I have proved some equivalences.
- A space $X$ is countably compact if and only if every sequence has a cluster (accumulation) point.
- Therefore, every space sequentially compact is countably compact.
- Particularly, if $X$ is first countable, $X$ is countably compact if and only if $X$ is sequentially compact.
I don't know if this could be useful by the way.
If we take a sequence $\{(x_1^k,x_2^k,...)\}_{k\in\mathbb{N}}\subseteq \displaystyle\prod_{n\in\mathbb{N}}X_n$, I would know every projection sequence has a convergent subsequence. But I don't think we can construct a convergent subsequence of $\{(x_1^k,x_2^k,...)\}_{k\in\mathbb{N}}$ from here.
Any hint?
You actually can do it that way, with a bit of trickery. Let $\sigma=\langle x^{(n)}:n\in\Bbb N\rangle$ be a sequence in the product. where $x^{(n)}=\langle x_k^{(n)}:k\in\Bbb N\rangle$. There are an infinite $N_0\subseteq\Bbb N$ and an $x_0\in X_0$ such that the sequence $\langle x_0^{(n)}:n\in N_0\rangle$ converges to $x_0$ in $X_0$. Suppose that $m\in\Bbb N$, $N_n$ is an infinite subset of $\Bbb N$, and $\langle x_m^{(n)}:n\in N_m\rangle$ converges to some $x_m\in X_m$; then there are an infinite $N_{m+1}\subseteq N_m$ and an $x_{m+1}\in X_{m+1}$ such that $\langle x_{m+1}^{(n)}:n\in N_{m+1}\rangle$ converges to $x_{m+1}$ in $X_{m+1}$. In this way we can recursively choose infinite subsets $N_k\subseteq\Bbb N$ and points $x_k\in X_k$ such that for each $k\in\Bbb N$, $N_{k+1}\subseteq N_k$ and $\langle x_k^{(n)}:n\in N_k\rangle$ converges to $x_k$.
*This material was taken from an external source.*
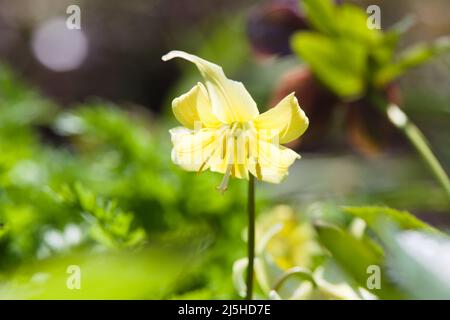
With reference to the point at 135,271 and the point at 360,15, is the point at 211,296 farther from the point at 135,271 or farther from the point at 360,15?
the point at 360,15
Let $x=\langle x_k:k\in\Bbb N\rangle$; we want to find a subsequence of $\sigma$ converging to $x$. Let $n_0=\min N_0$. Given $n_k\in N_k$, let $n_{k+1}=\min(N_{k+1}\setminus\{n_k\})$. You can easily verify that $\langle n_k:k\in\Bbb N\rangle$ is strictly increasing, so that $\sigma'=\langle x^{(n_k)}:k\in\Bbb N\rangle$ is a subsequence of $\sigma$. I’ll leave it to you to verify that $\sigma'$ converges to $x$; use the facts that any basic open nbhd of $x$ in the product restricts only finitely many coordinates, and that $n_k\in\bigcap_{\ell\le k}N_\ell$ for each $k\in\Bbb N$. Leave a question if you get stuck.